### Your task
Print out each entry below exactly; do not carry over any image.

§

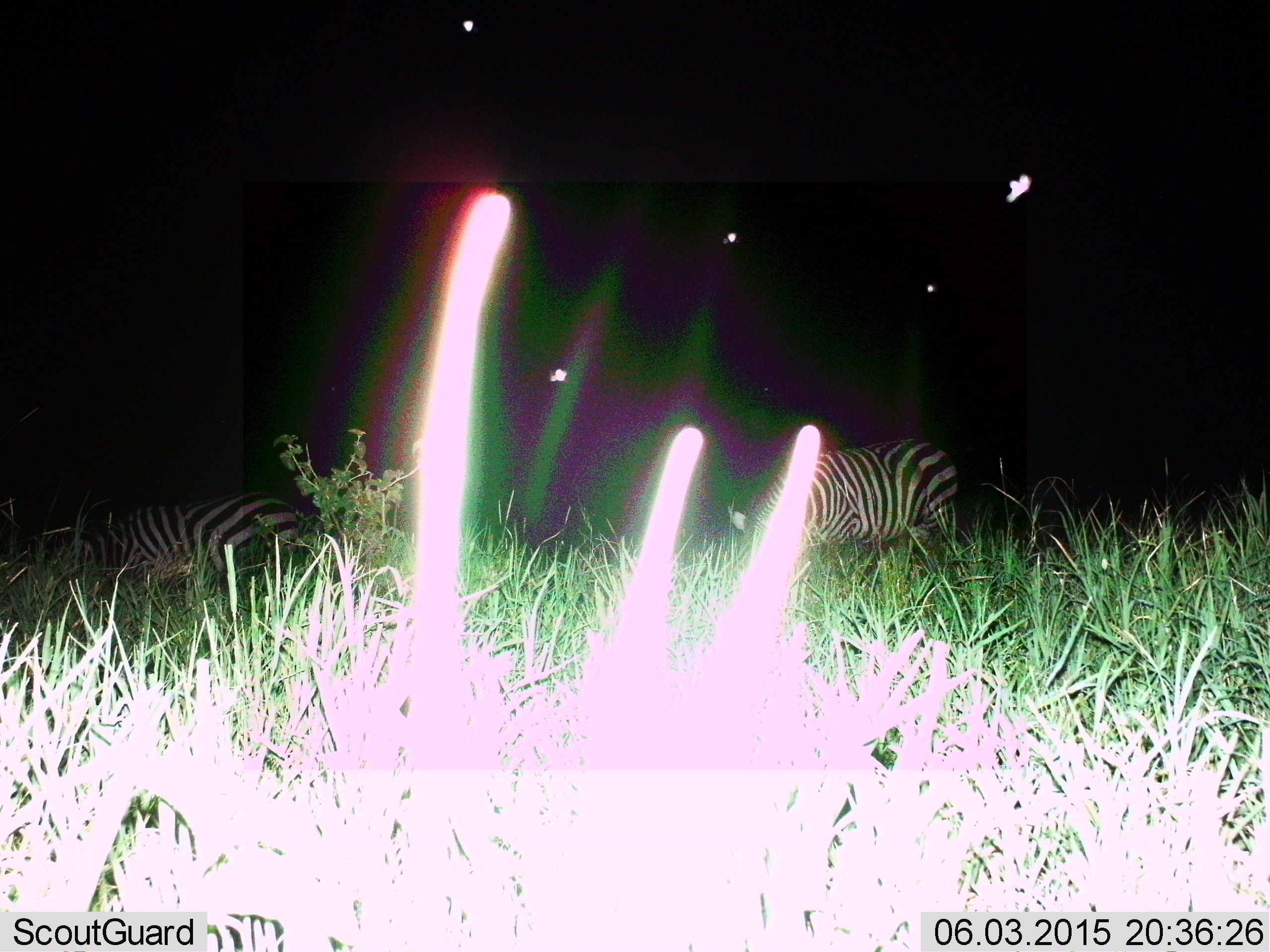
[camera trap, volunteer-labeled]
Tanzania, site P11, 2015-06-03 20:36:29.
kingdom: Animalia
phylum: Chordata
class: Mammalia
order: Perissodactyla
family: Equidae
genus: Equus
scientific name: Equus quagga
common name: plains zebra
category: zebra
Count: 2.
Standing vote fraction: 20%.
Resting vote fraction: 10%.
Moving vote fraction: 20%.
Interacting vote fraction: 0%.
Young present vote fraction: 0%.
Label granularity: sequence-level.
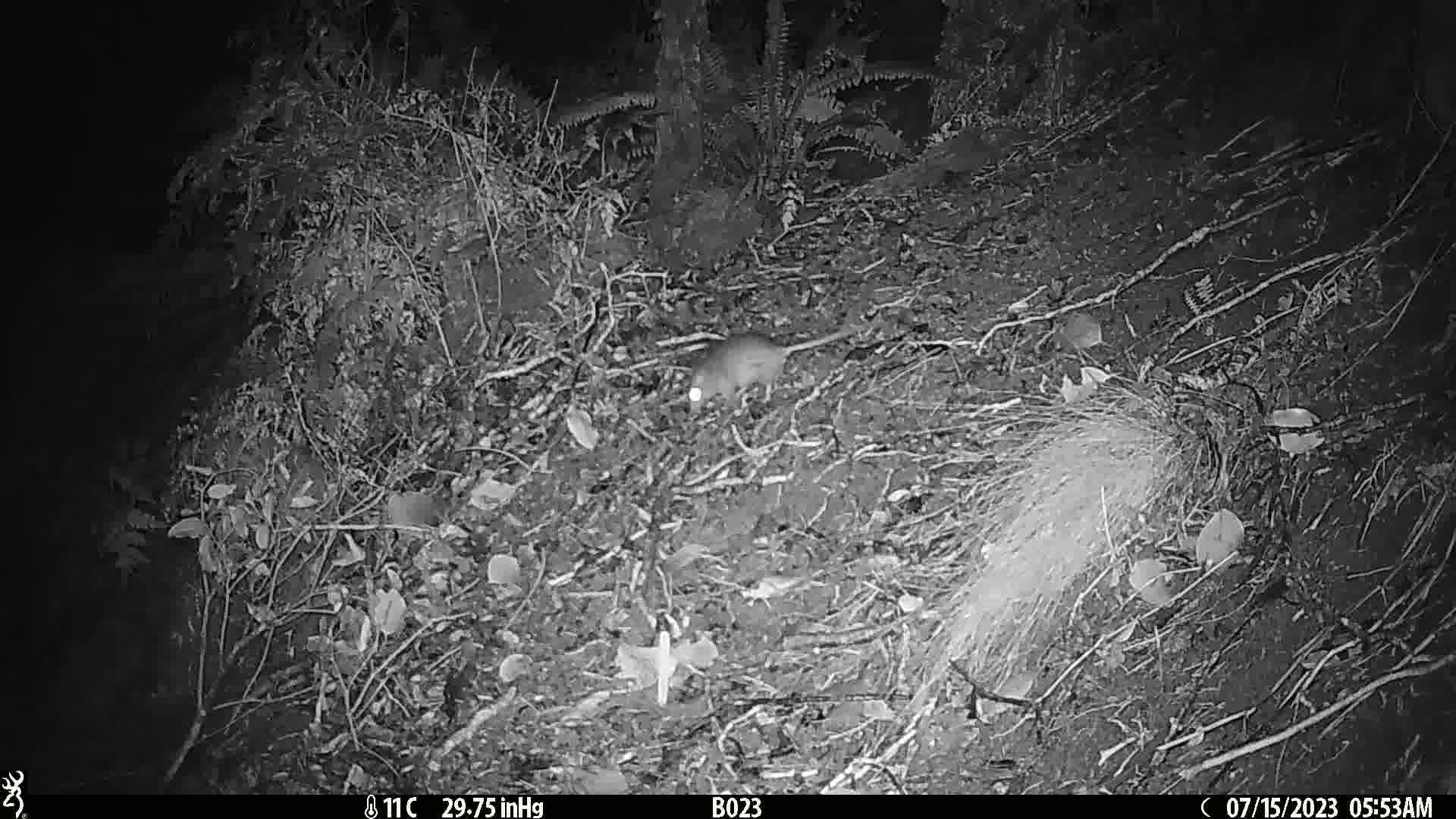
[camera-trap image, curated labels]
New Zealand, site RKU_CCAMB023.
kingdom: Animalia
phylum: Chordata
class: Mammalia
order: Rodentia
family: Muridae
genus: Rattus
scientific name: Rattus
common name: rat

§

### Written answer
[camera trap, volunteer-labeled]
Tanzania, site P11, 2015-06-03 20:36:29.
kingdom: Animalia
phylum: Chordata
class: Mammalia
order: Perissodactyla
family: Equidae
genus: Equus
scientific name: Equus quagga
common name: plains zebra
category: zebra
Count: 2.
Standing vote fraction: 20%.
Resting vote fraction: 10%.
Moving vote fraction: 20%.
Interacting vote fraction: 0%.
Young present vote fraction: 0%.
Label granularity: sequence-level.
[camera-trap image, curated labels]
New Zealand, site RKU_CCAMB023.
kingdom: Animalia
phylum: Chordata
class: Mammalia
order: Rodentia
family: Muridae
genus: Rattus
scientific name: Rattus
common name: rat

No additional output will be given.